It’s a 14 percent reduction in staffing aimed at helping Manteca deal with a general fund deficit that had been projected in December to balloon to $11.3 million in the fiscal year starting July 1 if the city didn’t do anything based on revenue and spending trends at the time.

The expected deficit has now been whittled down to $2.5 million. Those 44 positions as well as movements to put in place 100 percent cost recovery of development fees, furloughs, and reorganization of duties among other moves have helped eliminate $8.8 million in general fund expenses.

Now the question is whether that figure of what remains to be cut - $2.5 million - will hold. That is why the city is now moving to a strategy of adopting a continuing resolution to keep the current budget and spending plans in place until as late as September when a budget is expected to be adopted.

That is when they hope to have a firmer handle on property tax reassessments due in July plus sales tax trends. They also will be in a better position to see if Governor Arnold Schwarzenegger follows through on his threat to “borrow” another $2 billion in property taxes from local government – including at least $1.2 million from Manteca.

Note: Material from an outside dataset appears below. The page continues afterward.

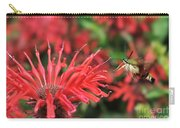 Hummingbird Moth Feeding On Red Flower Carry-all Pouch by Dan Friend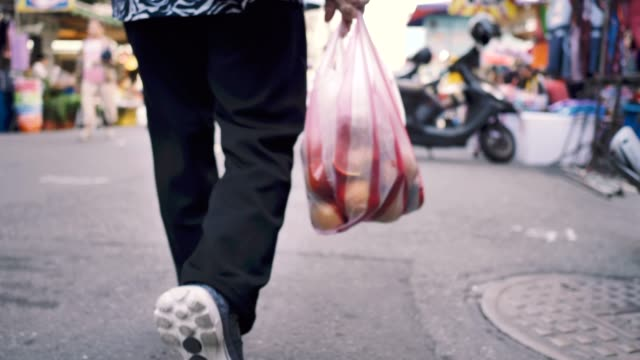 senior woman with shopping bag walking on the street - bag stock videos & royalty-free footage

If overall property taxes decrease by more than the 15 percent that City Manager Steve Pinkerton is now assuming or sales tax weakens even further, it would mean a larger deficit and even more cuts that would have to be made.

The governor’s borrowing of more money from local government or even a greater deterioration in property tax receipts virtually guarantees either layoffs or municipal salary cuts or both.

City staff was cautiously optimistic just two weeks ago that they might be able to get through 2009-10 through additional retirements in the coming 14 months if revenue increases or property tax losses weren’t as severe as feared. The governor’s proposal to borrow local property taxes would change that.

“We have not cried wolf,” Manteca Mayor Willie Weatherford said at the start of Thursday’s budget workshop. “We have not issued pink slips.”

Other cities went straight to layoffs instead of re-examining how they were conducting the public’s business.  The City Council and Pinkerton decided in December they would be better off looking at every aspect of the city’s operations to find ways to cut costs and increase revenues through cost recovery efforts in fees that are charged for specific general fund services immediately instead of waiting.

The end result from freezes and retirements that were the result of a citywide examination of all services resulted in overall city savings of $4,686,505. Of that, $2,975,040 is coming from general fund savings. An additional benefit were cutting costs elsewhere in funds that were not facing a deficit including $714,465 from the water and sewer enterprise accounts as well as $997,000 from restricted funds.

Furloughs – the equivalent of 3.8 percent salary cuts that will go into effect July 1 – will save Manteca $653,345 next fiscal year as well as $81,585 from employment bargaining groups that wanted the cuts spread over a longer period.

The positions that are being left vacant after retirements or workers taking other jobs by department are city clerk, one; finance, six, community development, three; police, 13; fire, two; engineering, six; streets, four; building safety and inspection, one; building maintenance, one; and parks, seven.